A maior seca da história do Brasil afeta 1.400 cidades em nível extremo ou severo. Esse período de estiagem chegou mais cedo, como um exemplo de mudança climática, que é causada por um conjunto de fatores, começando pelo aquecimento global.
O mundo registrou, em 2024, o mês de agosto mais quente da história. E, dos últimos 14 meses, 13 registraram temperatura média 1,5 ºC mais quente do que o período antes da era industrial.
O pesquisador Giovanni Dolif, do Centro Nacional de Monitoramento e Alertas de Desastres Naturais (Cemaden), diz que tudo indica que a alta na temperatura vem para ficar.
“E mais grave do que isso: nós brasileiros estamos sentindo um aquecimento acima dessa média global. Nesse inverno, o trimestre junho, julho e agosto teve em São Paulo, por exemplo, dois graus acima da média”, afirmou.

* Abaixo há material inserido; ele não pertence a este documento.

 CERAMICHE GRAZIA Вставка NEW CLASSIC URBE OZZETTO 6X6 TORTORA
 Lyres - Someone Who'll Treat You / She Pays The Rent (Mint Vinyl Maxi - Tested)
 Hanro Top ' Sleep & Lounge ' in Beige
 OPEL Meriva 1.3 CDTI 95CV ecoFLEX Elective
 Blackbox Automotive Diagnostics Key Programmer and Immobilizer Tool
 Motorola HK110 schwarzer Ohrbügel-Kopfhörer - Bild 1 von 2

“Nós atingimos a temperatura mais alta que o planeta já enfrentou desde o último período interglacial, 120 mil anos atrás”, destacou o climatologista Carlos Nobre, um dos cientistas que alertaram sobre as consequências das mudanças climáticas.
Nesta segunda-feira (9), São Paulo registrou a pior qualidade do ar do mundo, segundo o site suíço IQAir. Em entrevista ao Estúdio CBN, José Marengo, climatologista e meteorologista coordenador-geral de Pesquisa e Desenvolvimento do Centro Nacional de Monitoramento e Alertas de Desastres Naturais (Cemaden) explica por que a metrópole obteve esse resultado.

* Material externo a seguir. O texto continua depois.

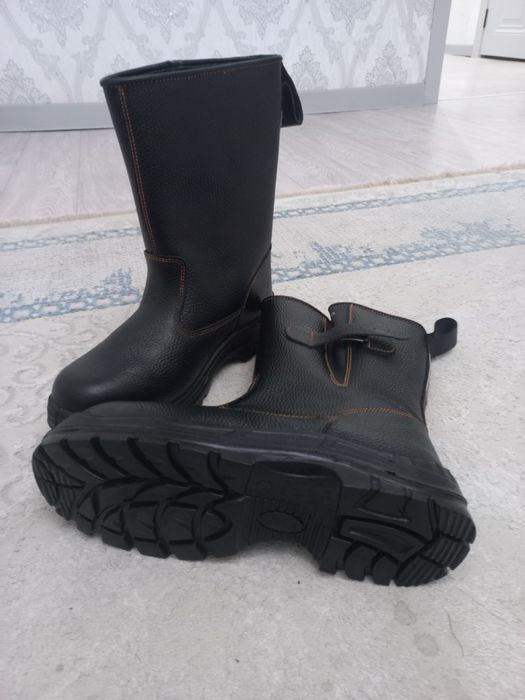 спецобувь ботинки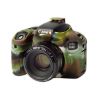Picture of easyCover Silicone Protection Cover for Canon 800D (Camouflage)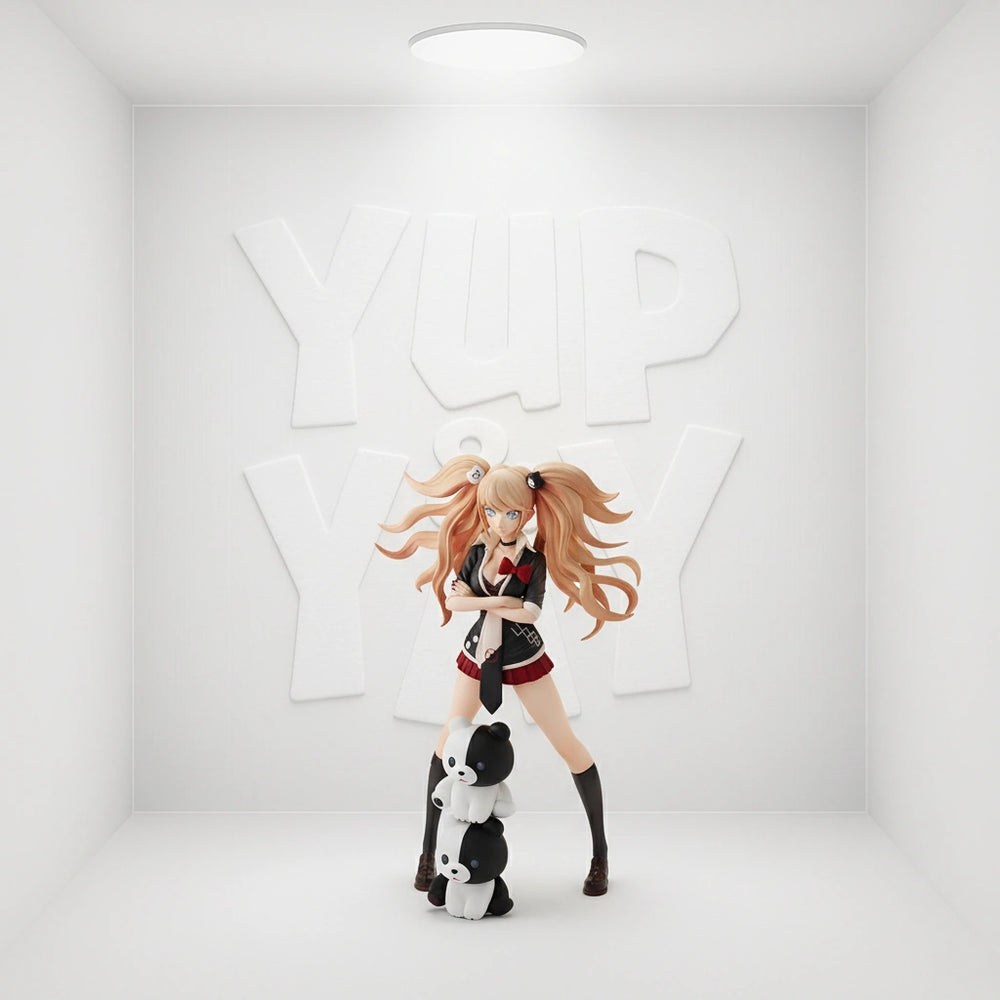Good Smile Popup Parade - Danganronpa 1 2 Reload Junko Enoshima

Marengo explica que, neste momento, os moradores de São Paulo estão expostos a fumaça e fuligem, provenientes dos incêndios que afetam não apenas o estado de São Paulo, mas também o Centro-Oeste e a Amazônia. Ele explicita que esses poluentes chegaram à capital paulista transportados pelos ventos.

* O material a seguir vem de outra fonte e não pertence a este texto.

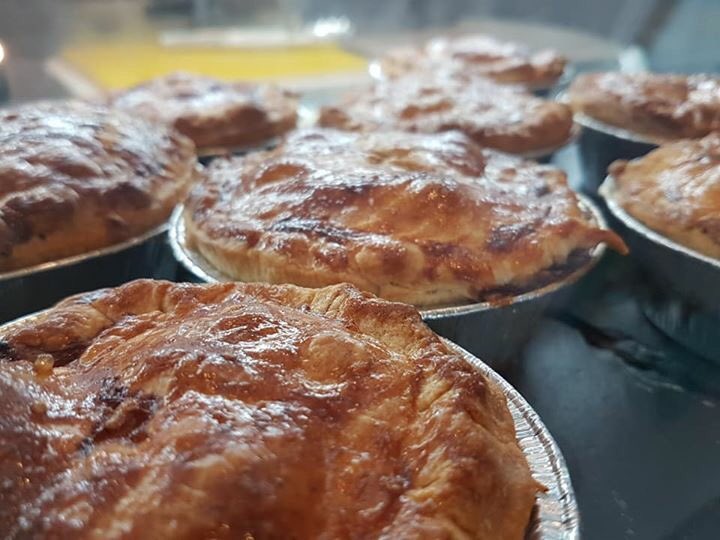 allinapickle_'s tweet photo. What on earth is going on? Where is everybody? All I can say is that you are all missing out on our Saturday specials, I'll have to eat them all😜 https://t.co/8xtQSbtBGt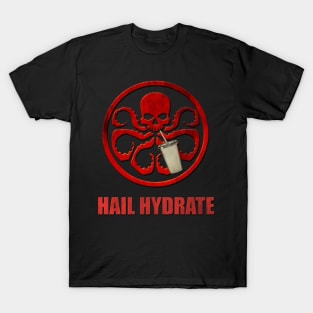 Hail Hydrate T-Shirt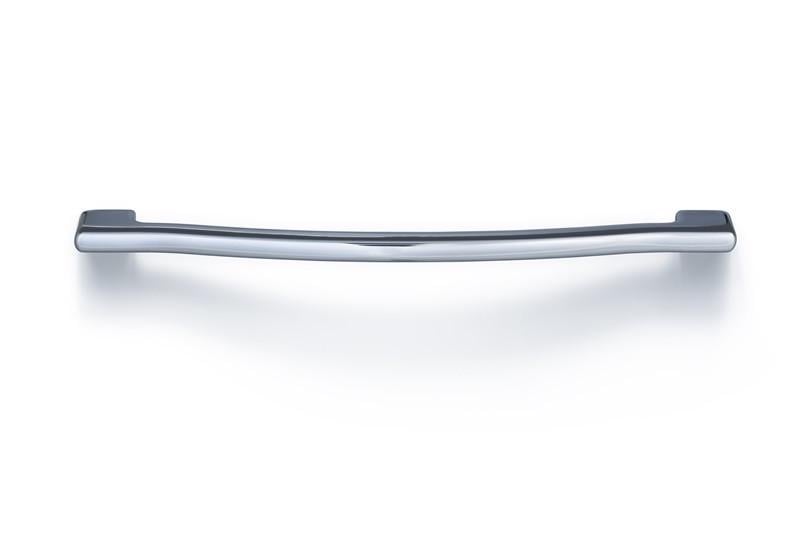 Меблева ручка-скоба MVM D-1019-160 CP 160 мм Хром полірований (D-1019-160 CP)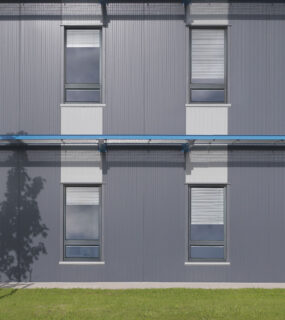 FENÊTRE À OUVRANT RESPIRANT KL-AIR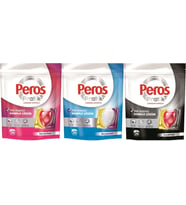 Peros Pratik Matik Çamaşır Deterjanı Kapsülü - Tableti 78 Adet (3PK*26) (Karma Set)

‘Bom, é uma mistura dos dois, porque muitos destes, são dos incêndios no estado de São Paulo, e dos incêndios que vem do Centro-Oeste ou da Amazônia, todos são transportados, podemos dizer, pelos ventos. Os ventos estão trazendo todo esse tipo de poluição, tanto da cinza como material mesmo, de fumaça, que é realmente perigosíssimo’, explicou.